*WHAT YOU NEED TO DO*:
(a) Could you quote the Truchas passage below word for word, starting with "Truchas is a" and going on through "word for trout."?
(b) Do these statements agree with the Truchas passage below? Answer yes or no for each and quote the words of the passage that decide it. (i) Truchas lies halfway between Santa Fe and Taos. (ii) The Truchas Land Grant was made in 1821. (iii) "Truchas" is the Spanish word for trout.
(c) What comes next in the Truchas passage below? Continue it from its last sentence.

Truchas is a census-designated place in Rio Arriba County, New Mexico, United States. Located along the scenic High Road to Taos, it is halfway between Santa Fe in the south, and Taos to the north.

Truchas has the ZIP code 87578. The 87578 ZIP Code Tabulation Area, which includes the nearby village of Cordova, New Mexico, had a population of 560 at the 2010 census.

Overview

Straddling a high ridge, the community began as the Nuestra Señora del Rosario, San Fernando y Santiago del Rio de las Truchas Grant, a Spanish land grant in 1754 and, due to its geography and location, remained a relatively unchanged outpost over the centuries. The land grant is commonly known as the Truchas Land Grant, gaining its name from the river that provides the water for irrigation of the land. Truchas is the Spanish word for trout.

Nuestra Señora del Rosario is also the name of the early nineteenth-century church in the center of the village. The church contains two large altar-screens (reredos) by the renowned santero Pedro Antonio Fresquis. One screen is dated 1821, and there are other fine examples of early nineteenth-century santero art in the church.

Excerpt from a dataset
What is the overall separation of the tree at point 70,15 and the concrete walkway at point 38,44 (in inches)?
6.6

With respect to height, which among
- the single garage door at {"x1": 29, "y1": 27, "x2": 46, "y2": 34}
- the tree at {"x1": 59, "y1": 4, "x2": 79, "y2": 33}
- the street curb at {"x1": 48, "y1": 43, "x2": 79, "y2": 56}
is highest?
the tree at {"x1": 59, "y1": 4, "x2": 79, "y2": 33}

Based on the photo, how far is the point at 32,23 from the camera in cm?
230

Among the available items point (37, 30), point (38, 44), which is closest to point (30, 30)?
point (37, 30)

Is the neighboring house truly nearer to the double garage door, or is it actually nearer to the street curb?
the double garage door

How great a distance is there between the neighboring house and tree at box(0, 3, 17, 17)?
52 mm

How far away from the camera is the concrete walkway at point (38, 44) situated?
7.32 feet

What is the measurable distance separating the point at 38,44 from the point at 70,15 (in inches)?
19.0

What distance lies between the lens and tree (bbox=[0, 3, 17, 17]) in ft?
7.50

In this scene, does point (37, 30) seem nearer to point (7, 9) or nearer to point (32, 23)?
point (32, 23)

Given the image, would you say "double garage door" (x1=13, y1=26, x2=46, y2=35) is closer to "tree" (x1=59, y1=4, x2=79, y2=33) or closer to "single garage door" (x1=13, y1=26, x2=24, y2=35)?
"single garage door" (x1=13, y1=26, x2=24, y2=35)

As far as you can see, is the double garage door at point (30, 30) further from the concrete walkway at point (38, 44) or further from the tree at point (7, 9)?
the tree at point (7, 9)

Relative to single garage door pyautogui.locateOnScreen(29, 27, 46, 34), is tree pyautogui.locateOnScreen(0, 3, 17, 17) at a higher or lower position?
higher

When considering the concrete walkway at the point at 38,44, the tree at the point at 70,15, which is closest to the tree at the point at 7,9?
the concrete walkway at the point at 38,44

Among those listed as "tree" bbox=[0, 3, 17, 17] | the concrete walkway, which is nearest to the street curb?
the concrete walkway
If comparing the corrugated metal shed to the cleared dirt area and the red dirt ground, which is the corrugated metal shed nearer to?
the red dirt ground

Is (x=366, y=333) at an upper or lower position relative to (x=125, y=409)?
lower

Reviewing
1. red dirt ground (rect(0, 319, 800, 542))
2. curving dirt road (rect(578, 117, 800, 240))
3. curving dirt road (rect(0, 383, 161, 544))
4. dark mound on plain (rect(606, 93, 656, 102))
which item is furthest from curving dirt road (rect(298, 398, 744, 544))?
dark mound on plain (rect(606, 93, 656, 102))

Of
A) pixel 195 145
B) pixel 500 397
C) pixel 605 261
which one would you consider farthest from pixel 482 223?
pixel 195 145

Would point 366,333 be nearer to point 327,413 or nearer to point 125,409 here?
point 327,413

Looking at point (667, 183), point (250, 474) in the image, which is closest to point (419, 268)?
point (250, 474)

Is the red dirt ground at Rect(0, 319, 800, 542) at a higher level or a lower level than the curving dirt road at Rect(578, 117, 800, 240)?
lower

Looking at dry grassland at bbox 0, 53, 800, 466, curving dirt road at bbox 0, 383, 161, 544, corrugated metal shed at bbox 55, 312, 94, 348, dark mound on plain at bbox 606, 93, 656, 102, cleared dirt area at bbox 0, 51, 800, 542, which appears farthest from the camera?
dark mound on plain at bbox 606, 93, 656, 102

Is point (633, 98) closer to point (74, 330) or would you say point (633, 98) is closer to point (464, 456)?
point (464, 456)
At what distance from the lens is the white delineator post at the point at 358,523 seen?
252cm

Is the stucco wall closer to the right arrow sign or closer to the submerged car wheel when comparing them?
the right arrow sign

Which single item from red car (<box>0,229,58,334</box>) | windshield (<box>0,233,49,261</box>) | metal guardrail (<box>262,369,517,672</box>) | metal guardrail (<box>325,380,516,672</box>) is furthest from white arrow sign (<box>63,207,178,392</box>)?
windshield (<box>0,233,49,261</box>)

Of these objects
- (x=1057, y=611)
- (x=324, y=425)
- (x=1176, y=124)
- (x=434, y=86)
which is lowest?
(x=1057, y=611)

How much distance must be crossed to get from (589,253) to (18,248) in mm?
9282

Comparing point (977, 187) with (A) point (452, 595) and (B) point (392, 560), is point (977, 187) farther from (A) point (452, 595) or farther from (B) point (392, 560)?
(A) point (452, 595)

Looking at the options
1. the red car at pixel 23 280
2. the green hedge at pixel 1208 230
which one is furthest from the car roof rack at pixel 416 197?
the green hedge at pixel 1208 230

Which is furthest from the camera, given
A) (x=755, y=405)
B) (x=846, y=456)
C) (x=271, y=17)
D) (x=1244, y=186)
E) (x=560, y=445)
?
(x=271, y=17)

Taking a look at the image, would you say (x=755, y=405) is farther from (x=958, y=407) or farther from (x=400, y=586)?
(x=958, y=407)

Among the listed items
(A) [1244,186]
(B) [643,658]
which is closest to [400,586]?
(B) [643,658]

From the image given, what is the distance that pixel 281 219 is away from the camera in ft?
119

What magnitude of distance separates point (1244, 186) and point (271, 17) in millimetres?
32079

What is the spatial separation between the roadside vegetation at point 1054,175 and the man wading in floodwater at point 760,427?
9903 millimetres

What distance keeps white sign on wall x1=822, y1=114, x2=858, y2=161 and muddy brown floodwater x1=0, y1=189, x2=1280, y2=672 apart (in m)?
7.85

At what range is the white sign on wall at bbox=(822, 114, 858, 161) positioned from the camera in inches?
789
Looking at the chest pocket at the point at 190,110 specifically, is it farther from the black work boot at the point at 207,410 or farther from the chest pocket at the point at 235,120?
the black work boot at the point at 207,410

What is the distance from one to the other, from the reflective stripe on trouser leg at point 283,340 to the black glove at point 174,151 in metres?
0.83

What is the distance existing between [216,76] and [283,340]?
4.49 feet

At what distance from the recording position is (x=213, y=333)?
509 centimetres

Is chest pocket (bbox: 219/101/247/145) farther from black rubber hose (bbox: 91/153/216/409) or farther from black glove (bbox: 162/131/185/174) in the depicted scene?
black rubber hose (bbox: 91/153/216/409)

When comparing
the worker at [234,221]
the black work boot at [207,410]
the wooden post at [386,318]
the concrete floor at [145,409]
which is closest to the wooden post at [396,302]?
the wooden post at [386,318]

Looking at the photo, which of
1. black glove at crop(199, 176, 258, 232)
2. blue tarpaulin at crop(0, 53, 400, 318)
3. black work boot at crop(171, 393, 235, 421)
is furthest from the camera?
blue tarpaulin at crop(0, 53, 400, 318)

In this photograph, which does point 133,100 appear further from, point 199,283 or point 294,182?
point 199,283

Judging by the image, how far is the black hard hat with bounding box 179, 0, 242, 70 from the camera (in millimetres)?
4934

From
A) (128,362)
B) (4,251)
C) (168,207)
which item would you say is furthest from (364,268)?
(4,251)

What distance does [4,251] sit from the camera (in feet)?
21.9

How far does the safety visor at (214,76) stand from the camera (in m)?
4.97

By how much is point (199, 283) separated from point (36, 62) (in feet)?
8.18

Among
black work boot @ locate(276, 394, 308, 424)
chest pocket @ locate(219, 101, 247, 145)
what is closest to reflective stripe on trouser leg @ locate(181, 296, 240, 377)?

*TASK RESULTS*:
(a)
Truchas is a census-designated place in Rio Arriba County, New Mexico, United States. Located along the scenic High Road to Taos, it is halfway between Santa Fe in the south, and Taos to the north.

Truchas has the ZIP code 87578. The 87578 ZIP Code Tabulation Area, which includes the nearby village of Cordova, New Mexico, had a population of 560 at the 2010 census.

Overview

Straddling a high ridge, the community began as the Nuestra Señora del Rosario, San Fernando y Santiago del Rio de las Truchas Grant, a Spanish land grant in 1754 and, due to its geography and location, remained a relatively unchanged outpost over the centuries. The land grant is commonly known as the Truchas Land Grant, gaining its name from the river that provides the water for irrigation of the land. Truchas is the Spanish word for trout.

(b)
(i) Yes: "it is halfway between Santa Fe in the south, and Taos to the north."
(ii) No: "a Spanish land grant in 1754"
(iii) Yes: "Truchas is the Spanish word for trout."

(c)
The community remains remote, located at 8000 feet above sea level. A paved road did not enter the community till the early 1970s. These very same issues made the community attractive to artists moving to Northern New Mexico for its thriving arts scene, particularly after Robert Redford's The Milagro Beanfield War (1988) was filmed there. The arrival of the artist has altered the traditional pace of agricultural life among the original Spanish settlers, at times leading to tensions, which have more recently receded. There are also a number of vacation and second homes in the village and in the surrounding area.

Because the community had remained unchanged for so long, it still operates under many of the original Spanish land grant bylaws; for example, cars must share the roads with livestock.

The community has close views of the Truchas Peaks (nearly 5,000 feet above the community) and of the Española Valley.

Cultural references
 The settlement is mentioned in Willa Cather's 1927 novel Death Comes for the Archbishop
 Much of The Milagro Beanfield War (1988) was filmed on location in Truchas. It also employed a number of local inhabitants as actors in smaller roles.
 Great States, an American alternative rock band, makes two references to Truchas in their debut album Gatsby. These include a song titled "Truchas," and a reference made in a song titled "Cordova, NM."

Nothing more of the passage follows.